You may deduct co-pays and other medical expenses if you have enough deductions to itemize on your Schedule A. Review the TurboTax article: What Are Itemized Tax Deductions? to find out if you have other deductions to itemize.

Can medical bills be written off on taxes? ›

Generally, you can deduct on Schedule A (Form 1040) only the amount of your medical and dental expenses that is more than 7.5% of your AGI.

Which is better, pre-tax or after tax? ›

Both pre-tax and post-tax benefits have their pros and cons. Generally, pre-tax deductions provide an immediate tax break but impact an employee's taxable income, while post-tax deductions don't provide immediate tax relief but won't be taxed when benefits are used in the future.

Are dental and vision premiums pre-tax? ›

Here's a list of benefits that are typically deducted from employees before taxes are calculated: Medical Insurance. Dental Insurance. Vision Insurance.

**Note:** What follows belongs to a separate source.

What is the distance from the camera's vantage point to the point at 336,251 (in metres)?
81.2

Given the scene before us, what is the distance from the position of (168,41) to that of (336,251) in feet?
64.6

Can I deduct health insurance premiums if I am retired? ›

Health insurance premiums can be tax deductible when you retire, but it depends on several factors such as your age, the type of health insurance plan that you have and whether you are self-employed or not.

Is pre-tax health insurance reported on W2? ›

Form W-2 shows taxable wages reported after pre-tax deductions. Pre-tax deductions include employer-provided health insurance plans, dental insurance, life insurance, disability insurance, and 401(k) contributions. 2. Paid Non-Taxable Income Earnings Included during the year.

Are health insurance premiums paid by employee taxable income? ›

Employer-paid premiums for health insurance are exempt from federal income and payroll taxes. Additionally, the portion of premiums employees pay is typically excluded from taxable income.

What is the primary difference between pre-tax and post tax deductions? ›

The main difference between pre-tax deductions and after-tax deductions is when the deductions are withheld from a paycheck. Pre-tax deductions are subtracted from the employee's gross pay before taxes are withheld. After-tax deductions are subtracted from the employee's net pay after taxes are withheld.

Is critical illness insurance pre-tax or post-tax? ›

Any critical illness benefits totaling more than the costs incurred for medical care are generally taxable if the employee or employer paid the premium on a pre-tax basis.